:: TEXT SHOWN ::

7 Strategies to Successfully and Ethically Scale Your Start-up
Most entrepreneurs know that 90 percent of start-ups fail. So why do they still hemorrhage billions every year, despite a wealth of knowledge, lessons learned and available support?
Is it context or character? The answer lies in both. Context matters but character also counts whether you’re in Silicon Valley or River Valley.
The good news is it’s possible to scale effectively and ethically.Drawing on my 30-year career of scaling small investment businesses, I outline seven strategies for the ambitious start-up:
1. Mitigate human error
Smart start-ups factor human risk into the decision-making process like emotion, impulse and miscalculation. One way to prevent human error is strategic automation. E-commerce platform Shopify automated its inventory, order processing and marketing to help businesses scale.
Richard Branson understands fear and uncertainty. “We’ve never been 100 percent sure … but over 45 years, we’ve always stood by our motto: ‘Screw it, let’s do it’.” He urges leaders not to be embarrassed by failures and to start again, maintaining ambition. “Start small, think big.” The best manage the herding impulse and steer clear of fads to avoid jeopardizing cash flow. Sometimes, this is ego-based.
2. Contain your ego
We know inexperienced leaders fall prey to poor decision-making. It happens a lot. A mismatch between vision and ability exacerbates the probability of failure. It’s understandable. Entrepreneurs are optimists who are prone to overconfidence. It’s the “I won’t fail” syndrome. While confidence is essential in the growth phase, overconfidence derails judgment.

:::

EXERCISE 1:
Copy out everything in the article on scaling a start-up from "The good news" down to "help businesses scale.", word for word.
EXERCISE 2:
Answer these questions using the article on scaling a start-up:
(a) What share of start-ups fail?
(b) What three things did Shopify automate?
(c) For how many years has Branson stood by his motto?
EXERCISE 3:
Does each statement below agree with the article on scaling a start-up? For each one, say yes or no and quote the words that settle it.
(a) The writer's career scaling small investment businesses has lasted 30 years.
(b) Branson tells leaders they should feel embarrassed by their failures.
(c) The article calls confidence harmful during the growth phase.

:: AVAILABLE DATA ::

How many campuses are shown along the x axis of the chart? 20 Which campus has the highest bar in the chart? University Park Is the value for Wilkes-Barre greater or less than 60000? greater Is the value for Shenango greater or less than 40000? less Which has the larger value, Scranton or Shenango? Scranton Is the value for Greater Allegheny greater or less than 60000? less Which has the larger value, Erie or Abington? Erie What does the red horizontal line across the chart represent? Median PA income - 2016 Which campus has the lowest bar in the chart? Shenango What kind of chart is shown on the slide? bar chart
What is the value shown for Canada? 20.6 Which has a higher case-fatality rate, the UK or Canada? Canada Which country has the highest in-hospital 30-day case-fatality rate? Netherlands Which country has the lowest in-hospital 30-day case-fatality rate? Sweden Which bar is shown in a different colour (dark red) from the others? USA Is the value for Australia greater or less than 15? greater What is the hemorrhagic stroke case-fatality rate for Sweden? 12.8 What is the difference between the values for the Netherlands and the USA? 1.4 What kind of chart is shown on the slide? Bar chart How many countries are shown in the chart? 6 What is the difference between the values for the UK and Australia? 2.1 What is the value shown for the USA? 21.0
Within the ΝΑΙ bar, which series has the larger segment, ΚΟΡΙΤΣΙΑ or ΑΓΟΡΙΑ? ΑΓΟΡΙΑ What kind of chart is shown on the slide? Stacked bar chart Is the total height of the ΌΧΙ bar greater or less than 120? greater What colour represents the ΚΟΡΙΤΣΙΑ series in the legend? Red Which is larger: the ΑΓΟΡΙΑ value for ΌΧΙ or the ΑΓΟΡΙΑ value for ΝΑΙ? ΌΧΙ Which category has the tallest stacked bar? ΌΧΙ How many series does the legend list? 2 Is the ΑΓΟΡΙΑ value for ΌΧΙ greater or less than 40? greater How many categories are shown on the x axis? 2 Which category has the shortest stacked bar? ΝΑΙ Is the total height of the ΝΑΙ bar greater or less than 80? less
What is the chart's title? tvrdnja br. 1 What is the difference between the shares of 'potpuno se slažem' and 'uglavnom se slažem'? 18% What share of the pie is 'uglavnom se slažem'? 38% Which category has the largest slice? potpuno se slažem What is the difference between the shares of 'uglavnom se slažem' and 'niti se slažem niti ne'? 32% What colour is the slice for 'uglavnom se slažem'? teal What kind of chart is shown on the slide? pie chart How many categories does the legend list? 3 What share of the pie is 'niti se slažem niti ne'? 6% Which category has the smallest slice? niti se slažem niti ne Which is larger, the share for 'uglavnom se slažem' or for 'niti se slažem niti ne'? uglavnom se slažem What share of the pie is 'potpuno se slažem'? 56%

:::

EXPECTED ANSWER 1:
The good news is it’s possible to scale effectively and ethically.Drawing on my 30-year career of scaling small investment businesses, I outline seven strategies for the ambitious start-up:
1. Mitigate human error
Smart start-ups factor human risk into the decision-making process like emotion, impulse and miscalculation. One way to prevent human error is strategic automation. E-commerce platform Shopify automated its inventory, order processing and marketing to help businesses scale.

EXPECTED ANSWER 2:
(a) 90 percent.
(b) Its inventory, order processing and marketing.
(c) 45 years.

EXPECTED ANSWER 3:
(a) Yes: "Drawing on my 30-year career of scaling small investment businesses"
(b) No: "He urges leaders not to be embarrassed by failures and to start again"
(c) No: "While confidence is essential in the growth phase, overconfidence derails judgment."